On the parade, several prestigious awards and presentations are handed out, acknowledging the hard work and perseverance of local youth in the Canadian Cadet Movement.

This year, approximately 85 cadets from all five units in the West Kootenay teamed up in a display of comradeship and cooperation.

The cadets led the parade in its entirety, and this year there were two auditions to fill the available positions. The Reviewing Officer for this year’s ACR was Regional Cadet Support Unit Commanding Officer, Commander Brad Henderson, accompanied by his Chief, Chief Petty Officer First Class David Bliss.

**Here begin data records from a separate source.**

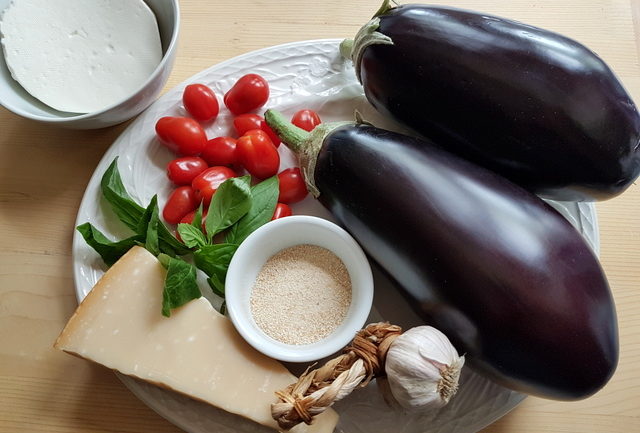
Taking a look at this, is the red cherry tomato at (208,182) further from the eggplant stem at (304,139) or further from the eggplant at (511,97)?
the eggplant at (511,97)

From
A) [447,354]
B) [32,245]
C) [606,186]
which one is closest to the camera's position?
[447,354]

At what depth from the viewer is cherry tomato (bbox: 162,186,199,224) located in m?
1.08

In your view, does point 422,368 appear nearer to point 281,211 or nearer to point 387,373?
point 387,373

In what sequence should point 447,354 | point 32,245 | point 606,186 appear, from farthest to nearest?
point 32,245
point 606,186
point 447,354

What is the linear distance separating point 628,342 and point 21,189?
1.16 m

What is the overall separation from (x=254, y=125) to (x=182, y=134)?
135 millimetres

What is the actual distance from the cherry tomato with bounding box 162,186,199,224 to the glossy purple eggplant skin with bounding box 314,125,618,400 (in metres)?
0.29

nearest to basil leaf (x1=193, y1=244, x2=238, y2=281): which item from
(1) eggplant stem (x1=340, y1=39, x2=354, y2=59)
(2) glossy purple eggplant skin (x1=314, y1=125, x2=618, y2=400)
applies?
(2) glossy purple eggplant skin (x1=314, y1=125, x2=618, y2=400)

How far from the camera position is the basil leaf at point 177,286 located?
36.5 inches

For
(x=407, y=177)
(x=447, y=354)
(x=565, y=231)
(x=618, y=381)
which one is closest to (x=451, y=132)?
(x=407, y=177)

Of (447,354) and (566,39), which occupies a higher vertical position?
(566,39)

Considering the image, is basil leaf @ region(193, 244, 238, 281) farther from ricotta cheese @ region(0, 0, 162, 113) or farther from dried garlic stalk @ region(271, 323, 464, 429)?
ricotta cheese @ region(0, 0, 162, 113)

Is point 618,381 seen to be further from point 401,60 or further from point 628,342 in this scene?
point 401,60

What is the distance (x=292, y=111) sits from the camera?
116 centimetres
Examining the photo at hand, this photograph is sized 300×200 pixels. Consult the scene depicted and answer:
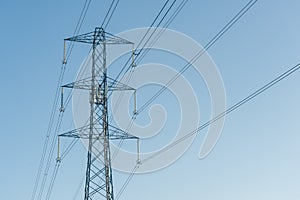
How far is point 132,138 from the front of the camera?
113 feet

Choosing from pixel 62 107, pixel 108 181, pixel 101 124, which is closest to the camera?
→ pixel 108 181

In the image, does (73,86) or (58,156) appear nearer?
(73,86)

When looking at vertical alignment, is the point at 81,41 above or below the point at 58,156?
above

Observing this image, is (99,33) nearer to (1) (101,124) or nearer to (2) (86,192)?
(1) (101,124)

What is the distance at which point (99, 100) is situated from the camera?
114 ft

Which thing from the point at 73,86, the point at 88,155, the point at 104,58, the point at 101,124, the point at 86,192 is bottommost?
the point at 86,192

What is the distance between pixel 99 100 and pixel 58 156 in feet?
18.7

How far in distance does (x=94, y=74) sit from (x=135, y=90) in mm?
3037

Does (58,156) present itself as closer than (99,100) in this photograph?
No

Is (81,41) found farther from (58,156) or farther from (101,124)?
(58,156)

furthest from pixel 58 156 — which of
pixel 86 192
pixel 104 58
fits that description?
pixel 104 58

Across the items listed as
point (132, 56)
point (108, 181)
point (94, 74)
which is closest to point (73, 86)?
point (94, 74)

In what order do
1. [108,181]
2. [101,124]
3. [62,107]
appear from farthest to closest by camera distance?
[62,107], [101,124], [108,181]

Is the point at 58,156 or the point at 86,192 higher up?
the point at 58,156
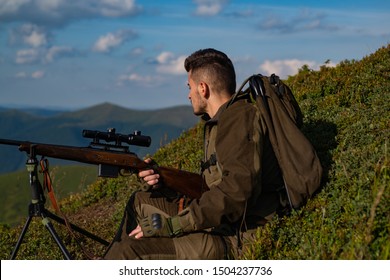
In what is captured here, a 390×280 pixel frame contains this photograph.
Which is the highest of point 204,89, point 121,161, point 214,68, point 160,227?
point 214,68

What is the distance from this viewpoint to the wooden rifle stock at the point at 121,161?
7887 mm

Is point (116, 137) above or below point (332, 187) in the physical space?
above

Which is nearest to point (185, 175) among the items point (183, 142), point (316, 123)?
point (316, 123)

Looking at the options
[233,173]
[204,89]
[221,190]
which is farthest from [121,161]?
[233,173]

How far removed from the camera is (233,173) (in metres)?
6.89

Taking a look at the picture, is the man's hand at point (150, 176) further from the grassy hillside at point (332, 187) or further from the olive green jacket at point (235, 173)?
the grassy hillside at point (332, 187)

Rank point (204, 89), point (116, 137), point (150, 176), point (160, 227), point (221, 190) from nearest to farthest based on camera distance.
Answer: point (221, 190)
point (160, 227)
point (204, 89)
point (150, 176)
point (116, 137)

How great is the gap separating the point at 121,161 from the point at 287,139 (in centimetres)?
248

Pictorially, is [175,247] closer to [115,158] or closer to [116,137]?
[115,158]

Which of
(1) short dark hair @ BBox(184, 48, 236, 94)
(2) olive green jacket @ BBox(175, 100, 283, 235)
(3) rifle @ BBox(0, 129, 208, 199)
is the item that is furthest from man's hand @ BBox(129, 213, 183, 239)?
(1) short dark hair @ BBox(184, 48, 236, 94)

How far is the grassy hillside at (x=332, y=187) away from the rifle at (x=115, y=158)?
42.1 inches

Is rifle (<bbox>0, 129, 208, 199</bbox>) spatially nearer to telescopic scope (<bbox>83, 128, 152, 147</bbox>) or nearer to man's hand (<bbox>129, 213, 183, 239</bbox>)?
telescopic scope (<bbox>83, 128, 152, 147</bbox>)

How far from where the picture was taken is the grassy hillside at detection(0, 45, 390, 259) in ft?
22.7

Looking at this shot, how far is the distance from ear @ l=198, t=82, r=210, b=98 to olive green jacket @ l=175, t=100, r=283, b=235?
0.53 meters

“When I was told the cadets on this parade today had only one practice before we showed up, I was astounded,” said Bliss. “My job in the military, as a Chief, is to plan and execute parades and today’s parade was impressive!”

Included in the ceremony were presentations of awards. Each of the five participating cadet units presented their top three awards, saving the remainder for more intimate celebrations at the local level.

131 Kootenay RCSCC presented the Navy League Medal of Excellence to Chief Petty Officer First Class Naomi Savage. This national-level award is only presented to 1 in every 200 senior Royal Canadian Sea Cadets that reflect The Navy League of Canada’s core values of loyalty, professionalism, mutual respect and integrity. The selected cadets are highly involved in their community, exhibit strong leadership, have outstanding dress and deportment and provide an example for younger cadets to strive for. Savage also received recognition for six years’ service to the program.

This was CPO1 Savage’s last parade as a cadet.

“I am going to really miss being a cadet,” she said through tears. “But I am excited to start my new adventures, and look forward to coming back and helping the program as an adult leader. It’s really important to me to give back some of what I came away with.”

Petty Officer First Class Jordan Cherrington received recognition for five years service in the Sea Cadet program.

531 RCACS had a tie for their Top Cadet Award, and presented Flight Sergeant Brodie Grosjean of Trail and Warrant Officer Second Class Kelton Kinch of Trail each with a plaque and a trophy to share between them.

Sergeant Eben Sirges also of Trail received the silver level for the Duke of Edinburg’s International Award. This is an internationally-recognized award, and required months of hard work to achieve.

The Cadet program, which include Sea, Army and Air Cadets, is the largest government funded youth program in Canada with over 50,000 participants across Canada. The cadet program accepts youth between the ages of 12-18 who have a desire to learn more about the air element of the Canadian Forces, develop the attributes of leadership and good citizenship and promote physical fitness. While the program is military based, there is no obligation for a cadet to join the Canadian Armed Forces.